» **Parts of the exercise**:
A. Reproduce the passage on the 2016 prison unrest starting at "The next month, up" and ending at "certified maximum capacity.", swapping "inmates" for "detainees" throughout.
B. According to the passage on the 2016 prison unrest, why did officers at HMP Bedford often refuse to let prisoners leave their cells?

» **Page excerpt**:
In an exceedingly bitter twist, it would not be long before Faith's inventory of uncontroversial concerns would mutate into a prophetic warning. Over the closing months of 2016, an insurrectionary epidemic spontaneously swept the nation's prisons, plunging jails up and down the UK into violent chaos. In October
, staff at HMP Lewes were forced to "retreat to safety" when inmates went on a "rampage" that saw cells and offices severely damaged. Quelling the outburst required the help of a national response unit. Prison Officers Association chair Mike Rolfe blamed the incident on "poor management" and a "severe shortage" of staff, noting only four officers were patrolling the wing in question at the time.
The next month, up to 250 inmates mutinied at HMP Bedford, breaking into staff areas and ransacking equipment and files. In order to quell the uprising, up to 60 inmates had to be removed. Damages inflicted ran to over £1 million. At the time
, the Howard League for Penal Reform noted a chronic lack of manpower meant officers often refused to let prisoners leave cells due to fear of reprisal, in turn "breeding boredom and frustration" among inmates. Moreover, it was hugely overcrowded, housing 495 prisoners – 173 more than its certified maximum capacity.

» **Data extract**:
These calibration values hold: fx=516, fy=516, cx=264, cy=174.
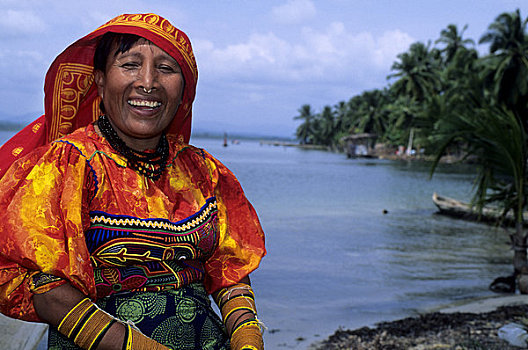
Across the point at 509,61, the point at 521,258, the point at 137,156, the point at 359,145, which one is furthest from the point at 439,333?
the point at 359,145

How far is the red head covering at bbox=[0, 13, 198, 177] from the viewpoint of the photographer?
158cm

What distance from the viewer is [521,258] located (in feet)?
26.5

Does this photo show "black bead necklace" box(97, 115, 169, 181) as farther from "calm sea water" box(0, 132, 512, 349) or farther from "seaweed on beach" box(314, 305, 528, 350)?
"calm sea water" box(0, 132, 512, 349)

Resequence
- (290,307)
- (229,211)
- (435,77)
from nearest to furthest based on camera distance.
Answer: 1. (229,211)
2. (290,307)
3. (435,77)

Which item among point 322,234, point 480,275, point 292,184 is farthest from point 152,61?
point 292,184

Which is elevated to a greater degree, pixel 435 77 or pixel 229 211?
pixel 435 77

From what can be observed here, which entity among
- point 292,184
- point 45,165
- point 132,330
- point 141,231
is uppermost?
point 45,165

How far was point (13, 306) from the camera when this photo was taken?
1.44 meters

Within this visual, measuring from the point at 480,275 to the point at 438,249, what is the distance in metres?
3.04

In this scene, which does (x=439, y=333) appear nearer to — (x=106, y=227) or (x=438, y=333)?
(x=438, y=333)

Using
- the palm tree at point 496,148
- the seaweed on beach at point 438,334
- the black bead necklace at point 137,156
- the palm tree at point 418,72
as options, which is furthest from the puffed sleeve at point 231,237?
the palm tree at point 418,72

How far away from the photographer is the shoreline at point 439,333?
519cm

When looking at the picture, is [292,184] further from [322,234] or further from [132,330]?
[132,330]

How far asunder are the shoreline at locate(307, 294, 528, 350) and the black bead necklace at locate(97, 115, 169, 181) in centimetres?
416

...

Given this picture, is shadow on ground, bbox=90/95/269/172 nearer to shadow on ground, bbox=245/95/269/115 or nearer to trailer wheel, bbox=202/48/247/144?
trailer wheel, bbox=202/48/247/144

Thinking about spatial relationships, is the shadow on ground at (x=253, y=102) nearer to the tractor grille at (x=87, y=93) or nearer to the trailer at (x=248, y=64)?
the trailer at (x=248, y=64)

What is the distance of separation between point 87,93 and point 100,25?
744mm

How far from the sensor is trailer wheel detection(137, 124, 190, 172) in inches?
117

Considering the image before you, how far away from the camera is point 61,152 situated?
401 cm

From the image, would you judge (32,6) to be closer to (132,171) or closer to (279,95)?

» **Exercise answers**:
A.
The next month, up to 250 detainees mutinied at HMP Bedford, breaking into staff areas and ransacking equipment and files. In order to quell the uprising, up to 60 detainees had to be removed. Damages inflicted ran to over £1 million. At the time
, the Howard League for Penal Reform noted a chronic lack of manpower meant officers often refused to let prisoners leave cells due to fear of reprisal, in turn "breeding boredom and frustration" among detainees. Moreover, it was hugely overcrowded, housing 495 prisoners – 173 more than its certified maximum capacity.

B. The Howard League for Penal Reform said a chronic lack of manpower left officers afraid of reprisal, so they often refused to let prisoners out of their cells.